[[ Data shown, beginning ]]

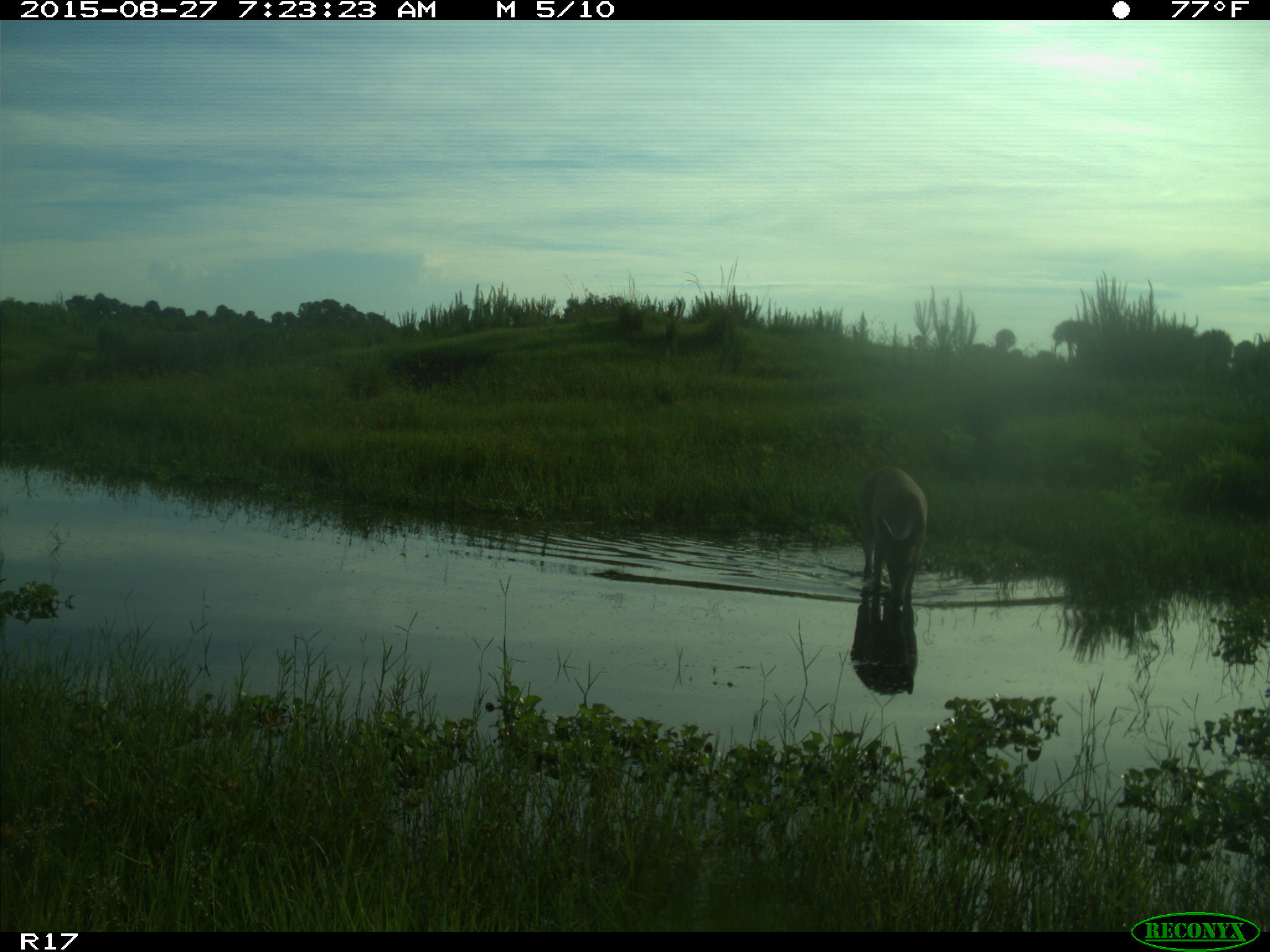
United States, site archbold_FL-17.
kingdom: Animalia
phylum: Chordata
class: Mammalia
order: Artiodactyla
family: Cervidae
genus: Odocoileus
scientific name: Odocoileus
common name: deer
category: unidentified deer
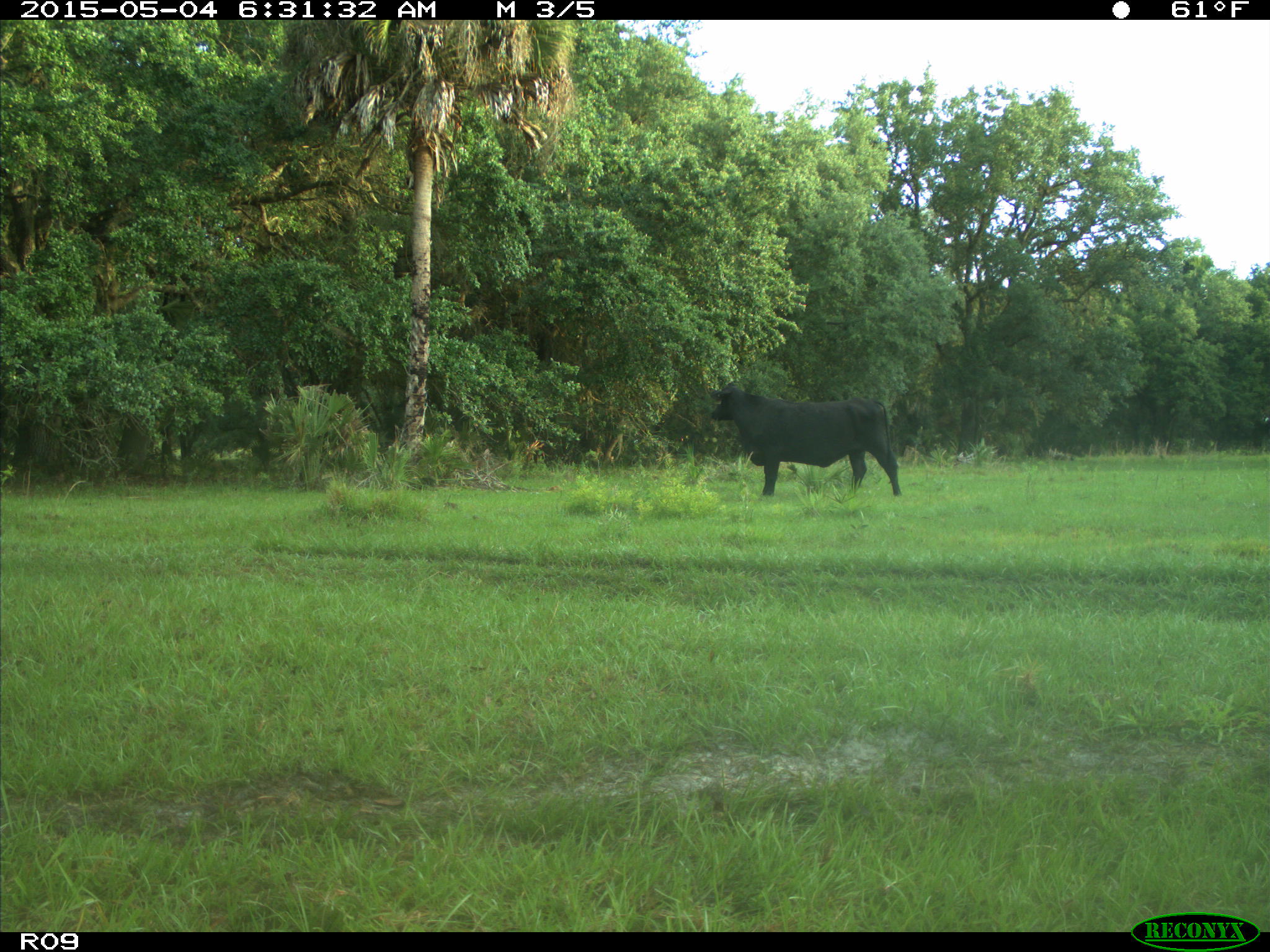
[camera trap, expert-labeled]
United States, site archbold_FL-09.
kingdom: Animalia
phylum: Chordata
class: Mammalia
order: Artiodactyla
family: Bovidae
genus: Bos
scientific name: Bos taurus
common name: domestic cow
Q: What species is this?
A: Bos taurus (domestic cow).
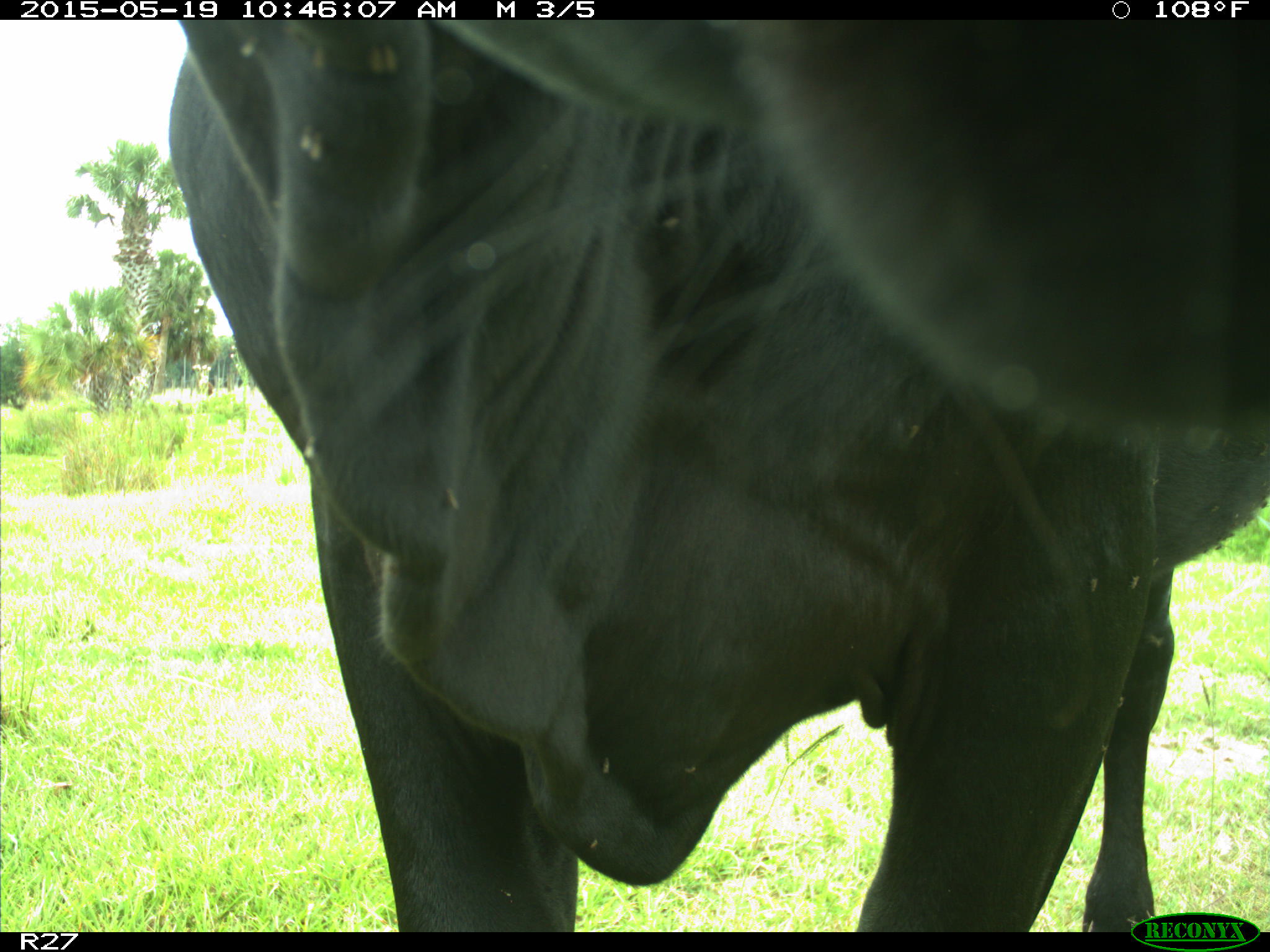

[[ Data shown, end ]]

What comes back should match the records exactly, minus any pictures.

United States, site archbold_FL-17.
kingdom: Animalia
phylum: Chordata
class: Mammalia
order: Artiodactyla
family: Cervidae
genus: Odocoileus
scientific name: Odocoileus
common name: deer
category: unidentified deer
[camera trap, expert-labeled]
United States, site archbold_FL-09.
kingdom: Animalia
phylum: Chordata
class: Mammalia
order: Artiodactyla
family: Bovidae
genus: Bos
scientific name: Bos taurus
common name: domestic cow
Q: What species is this?
A: Bos taurus (domestic cow).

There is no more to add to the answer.